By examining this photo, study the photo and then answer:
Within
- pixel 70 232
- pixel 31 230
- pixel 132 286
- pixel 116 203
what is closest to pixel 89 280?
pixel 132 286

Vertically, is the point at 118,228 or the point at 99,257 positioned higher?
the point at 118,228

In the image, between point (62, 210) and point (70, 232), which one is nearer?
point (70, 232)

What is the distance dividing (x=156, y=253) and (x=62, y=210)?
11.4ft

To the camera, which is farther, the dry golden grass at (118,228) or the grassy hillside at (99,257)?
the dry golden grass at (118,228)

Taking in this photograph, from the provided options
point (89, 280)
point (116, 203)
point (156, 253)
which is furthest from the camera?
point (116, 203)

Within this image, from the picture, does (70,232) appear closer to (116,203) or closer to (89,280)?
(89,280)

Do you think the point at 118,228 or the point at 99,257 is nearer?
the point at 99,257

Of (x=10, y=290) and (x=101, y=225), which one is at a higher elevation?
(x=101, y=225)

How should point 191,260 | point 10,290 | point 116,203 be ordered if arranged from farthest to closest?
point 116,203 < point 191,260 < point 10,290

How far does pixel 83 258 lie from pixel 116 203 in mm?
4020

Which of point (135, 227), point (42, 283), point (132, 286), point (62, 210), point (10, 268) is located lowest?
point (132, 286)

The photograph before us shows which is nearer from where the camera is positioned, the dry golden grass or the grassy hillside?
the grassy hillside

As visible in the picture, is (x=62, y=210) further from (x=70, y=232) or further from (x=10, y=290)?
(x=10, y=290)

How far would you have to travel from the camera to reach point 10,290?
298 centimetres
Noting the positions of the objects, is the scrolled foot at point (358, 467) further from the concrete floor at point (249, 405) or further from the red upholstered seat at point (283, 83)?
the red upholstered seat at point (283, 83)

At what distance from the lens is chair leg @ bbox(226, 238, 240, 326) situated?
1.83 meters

— What to work on —
Write the lines out verbatim, from the one with "Vertically, is the" through the last line of the entries, and stop there.

— Result for this exercise —
Vertically, is the point at 118,228 or the point at 99,257 positioned higher?
the point at 118,228

In the image, between point (62, 210) and point (70, 232), which one is nearer?
point (70, 232)

What is the distance dividing (x=156, y=253) and (x=62, y=210)?
11.4ft

To the camera, which is farther, the dry golden grass at (118,228) or the grassy hillside at (99,257)?
the dry golden grass at (118,228)

Taking in this photograph, from the provided options
point (89, 280)
point (116, 203)
point (156, 253)
which is furthest from the camera?
point (116, 203)

Within this image, from the picture, does (70,232) appear closer to (116,203) or closer to (89,280)?
(89,280)

Do you think the point at 118,228 or the point at 99,257 is nearer?
the point at 99,257

Of (x=10, y=290) and (x=101, y=225), which one is at a higher elevation?
(x=101, y=225)

How should point 191,260 | point 10,290 | point 116,203 be ordered if arranged from farthest to closest?
point 116,203 < point 191,260 < point 10,290

How far does pixel 83 258 lie from pixel 116 203 in mm?
4020

Which of point (135, 227), point (42, 283), point (132, 286), point (62, 210), point (10, 268) is located lowest?
point (132, 286)

The photograph before us shows which is nearer from where the camera is positioned, the dry golden grass or the grassy hillside?
the grassy hillside

As visible in the picture, is (x=62, y=210) further from (x=70, y=232) or further from (x=10, y=290)?
(x=10, y=290)

How far would you have to travel from the camera to reach point 10,290?
298 centimetres
Noting the positions of the objects, is the scrolled foot at point (358, 467) further from the concrete floor at point (249, 405) or further from the red upholstered seat at point (283, 83)?
the red upholstered seat at point (283, 83)

At what distance from the lens is chair leg @ bbox(226, 238, 240, 326) situated?
1.83 meters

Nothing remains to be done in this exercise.